--- Work to be completed ---
Tally the lines in the material below that contain the string "bbox", treating uppercase and lowercase letters as distinct. Give only the number.

--- Supplied entries ---
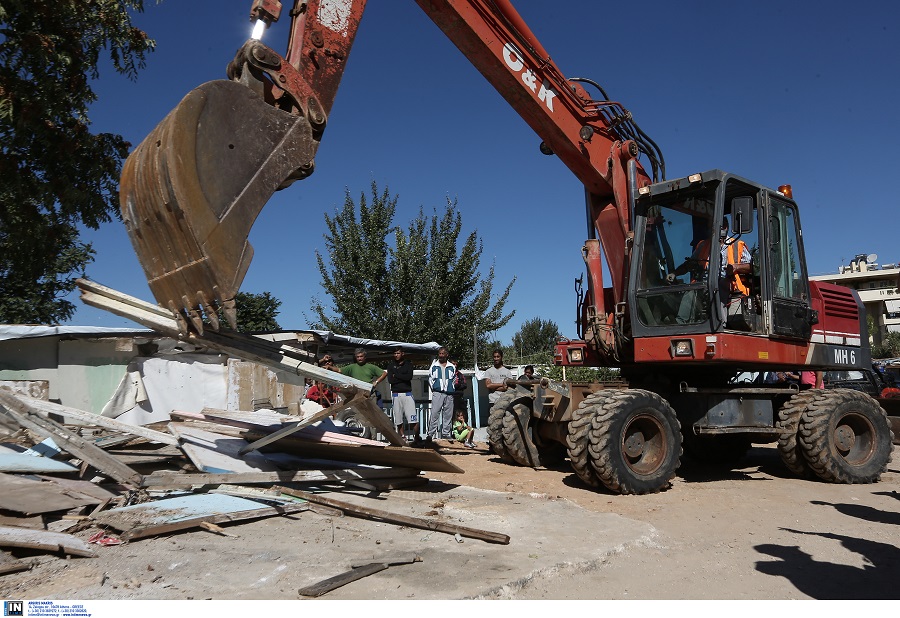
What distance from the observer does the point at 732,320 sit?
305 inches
* * *
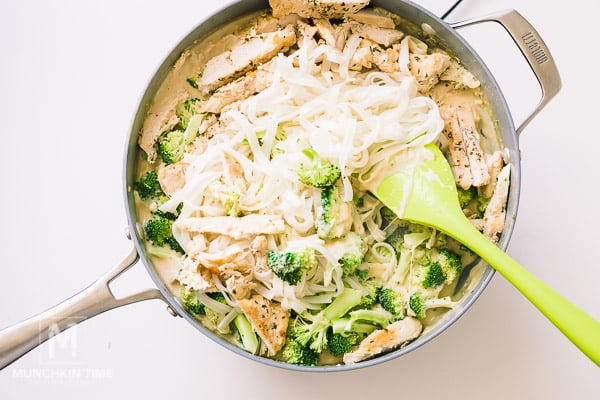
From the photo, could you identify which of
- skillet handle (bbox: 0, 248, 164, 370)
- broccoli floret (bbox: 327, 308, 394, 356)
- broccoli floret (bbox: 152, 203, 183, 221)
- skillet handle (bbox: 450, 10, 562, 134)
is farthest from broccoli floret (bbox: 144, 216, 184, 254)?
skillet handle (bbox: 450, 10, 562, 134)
--
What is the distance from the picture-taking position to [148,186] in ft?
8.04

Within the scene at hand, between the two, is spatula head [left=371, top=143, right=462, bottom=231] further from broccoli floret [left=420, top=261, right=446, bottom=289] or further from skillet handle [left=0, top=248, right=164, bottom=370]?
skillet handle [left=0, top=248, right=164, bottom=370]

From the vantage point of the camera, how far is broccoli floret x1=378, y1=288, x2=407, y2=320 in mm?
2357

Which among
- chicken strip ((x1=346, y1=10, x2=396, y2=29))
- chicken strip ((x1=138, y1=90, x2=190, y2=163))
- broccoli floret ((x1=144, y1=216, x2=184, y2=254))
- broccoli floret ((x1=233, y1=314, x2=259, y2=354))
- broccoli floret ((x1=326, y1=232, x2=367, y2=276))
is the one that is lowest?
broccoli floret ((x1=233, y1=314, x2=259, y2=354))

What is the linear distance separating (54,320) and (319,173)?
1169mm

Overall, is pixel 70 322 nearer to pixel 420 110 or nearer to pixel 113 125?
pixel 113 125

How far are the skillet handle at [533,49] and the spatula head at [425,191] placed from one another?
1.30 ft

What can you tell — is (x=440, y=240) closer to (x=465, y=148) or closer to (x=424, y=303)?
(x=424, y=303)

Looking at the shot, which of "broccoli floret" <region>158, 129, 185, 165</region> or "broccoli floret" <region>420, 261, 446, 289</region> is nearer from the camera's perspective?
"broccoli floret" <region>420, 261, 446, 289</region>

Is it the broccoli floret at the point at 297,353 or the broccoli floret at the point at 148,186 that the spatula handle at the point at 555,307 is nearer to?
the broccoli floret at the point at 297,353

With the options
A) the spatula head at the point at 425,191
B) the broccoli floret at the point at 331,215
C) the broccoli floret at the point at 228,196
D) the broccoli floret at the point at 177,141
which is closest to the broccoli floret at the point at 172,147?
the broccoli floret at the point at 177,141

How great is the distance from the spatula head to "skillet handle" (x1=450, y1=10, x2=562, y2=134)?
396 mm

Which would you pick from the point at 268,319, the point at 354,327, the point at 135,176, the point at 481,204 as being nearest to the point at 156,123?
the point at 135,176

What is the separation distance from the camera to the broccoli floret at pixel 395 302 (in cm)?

--- Worked solution ---
6